READING PASSAGE:
The red flour beetle is a widespread pest. Understanding how it can adapt to infest new products is economically important and addresses general questions about adaptation and diversification. In initial dissertation work, the Co-PI found that flour beetles adapt to soy flour within eleven generations and hybridization between beetle populations increases adaptation. While increased adaptation in hybrids can be caused by recombination of parental genomes (the standard explanation), increased performance might also be caused by recombination of symbiotic bacteria from parental populations. This proposition will be tested by comparing symbiotic bacteria of soy-adapted and wheat-adapted beetles. Bacteria will be identified by high-throughput DNA technology. Antibiotics will be used to remove symbiotic bacteria to determine whether bacteria are responsible for differences in performance.
This project will produce data relevant to agriculture, conservation, and education. Results will be invaluable to policy makers in the growing organic agriculture industry when making decisions about storage of imported food products when fumigation is not an option. Similarly, results will be of service to conservation organizations interested in preventing invasions by exotic species or facilitating reintroduction of endangered species to altered environments. The PI and Co-PI mentor undergraduate students by involving them in data collection and analysis, and this funding will support development of a beetle module in the VolsTeach program at the University of Tennessee.

STUDY QUESTIONS:
1 > Using the flour beetle project summary, decide whether each statement agrees with it: (a) Flour beetles adapted to soy flour within eleven generations. (b) Symbiotic bacteria will be identified by microscopy. (c) The funding will support a beetle module in the VolsTeach program. Answer yes or no for each, quoting the words of the summary that settle it.
2 > Write the next part of the flour beetle project summary, picking up after its final sentence.
The listing has no connection to the flour beetle project summary.

GIVEN RECORDS:
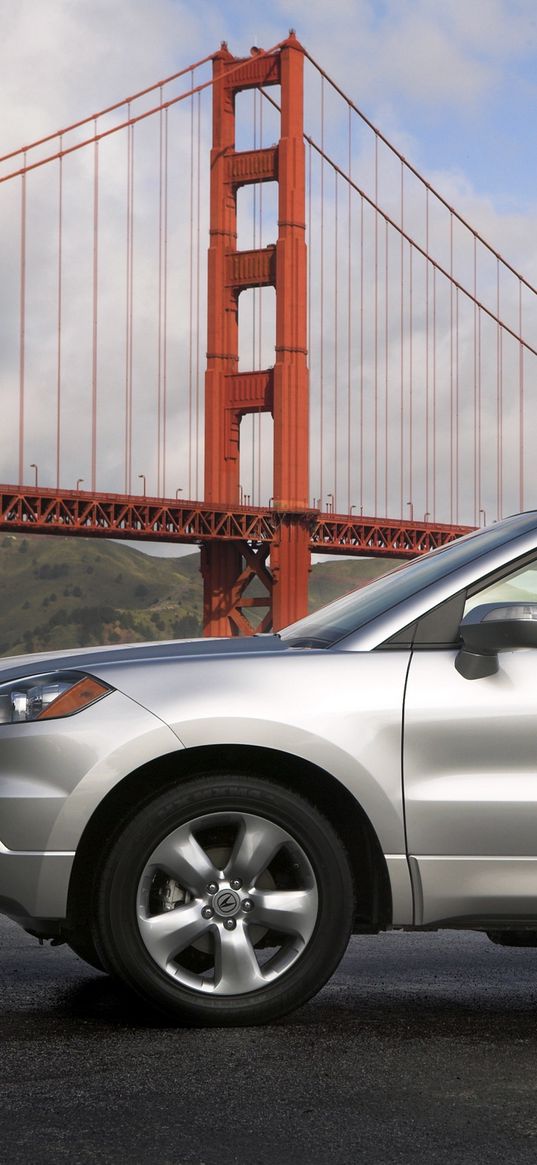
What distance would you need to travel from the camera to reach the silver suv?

==

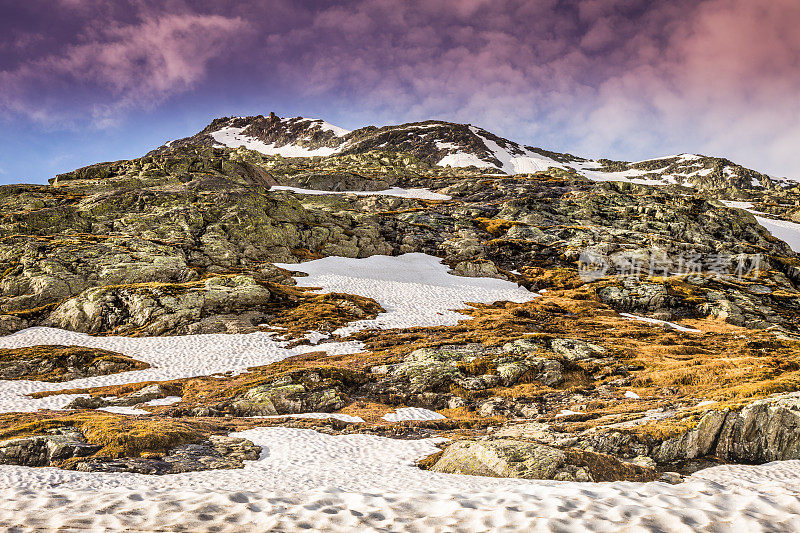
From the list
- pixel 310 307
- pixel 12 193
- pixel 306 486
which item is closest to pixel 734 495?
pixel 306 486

--

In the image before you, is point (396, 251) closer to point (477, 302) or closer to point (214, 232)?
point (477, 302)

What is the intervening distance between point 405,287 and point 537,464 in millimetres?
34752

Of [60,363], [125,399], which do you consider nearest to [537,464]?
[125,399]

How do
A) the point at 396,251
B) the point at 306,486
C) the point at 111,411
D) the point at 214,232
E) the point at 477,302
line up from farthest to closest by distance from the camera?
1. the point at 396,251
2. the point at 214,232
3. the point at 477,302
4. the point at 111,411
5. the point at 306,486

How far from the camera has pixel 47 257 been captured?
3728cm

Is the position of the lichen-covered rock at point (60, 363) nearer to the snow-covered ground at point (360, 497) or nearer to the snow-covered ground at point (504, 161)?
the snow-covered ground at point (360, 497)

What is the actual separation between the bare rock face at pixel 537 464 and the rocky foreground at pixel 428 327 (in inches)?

WRITTEN ANSWERS:
1 >
(a) Yes: "flour beetles adapt to soy flour within eleven generations"
(b) No: "Bacteria will be identified by high-throughput DNA technology."
(c) Yes: "this funding will support development of a beetle module in the VolsTeach program at the University of Tennessee"

2 >
Intellectual Merit This dissertation improvement grant follows up on completed work showing that hybridization (interbreeding) between distinct lineages of flour beetles increased the rate of adaptation when beetle populations were introduced into a challenging new environment (soy flour instead of their normal habitat of whole wheat flour). We interpreted those results as the benefits of genetic mixing. The question addressed here is whether some of the variation in performance can actually be explained by the mixture of gut bacteria instead of beetle genes. We do not yet have a definitive result, but we have made several interesting discoveries and preliminary obserations. First, the particular bacteria we have identified (based on DNA analysis) will be of interest to specialists, including those working on strategies for flour beetle control (these beetles are important pests of stored grains worldwide). Second, moving beetles onto soy elicits rapid changes in their gut bacteria. Sometimes these changes mirror changes that occur normally in wheat flour when beetle larvae metamorphose into adults. In other cases, the bacterial assemblage in beetles living in soy are completely novel. We are still running statiscal analyses and some followup experiments to determine whether the assembly of these novel bacterial communities depends on mixing between beetles from distinct genetic lineages, and whether particular bacterial groupings are associated with ecological success of beetles on soy flour. Broader Impacts We proposed three kinds of broader impacts. First we trained many undergraduates (of various cultural backgrounds) in an independent study format to provide hands-on experience in academic research. Several have gone on to PhD and medical programs. Second, we developed a general biology lab curriculum emphasizing student-led research on flour beetles as model organisms. This has been implemented in honors biology and the VolsTeach program at UT. Finally, we hope ultimately to provide recommendations for the stored products industry regarding the evolutionary risks of pest admixture.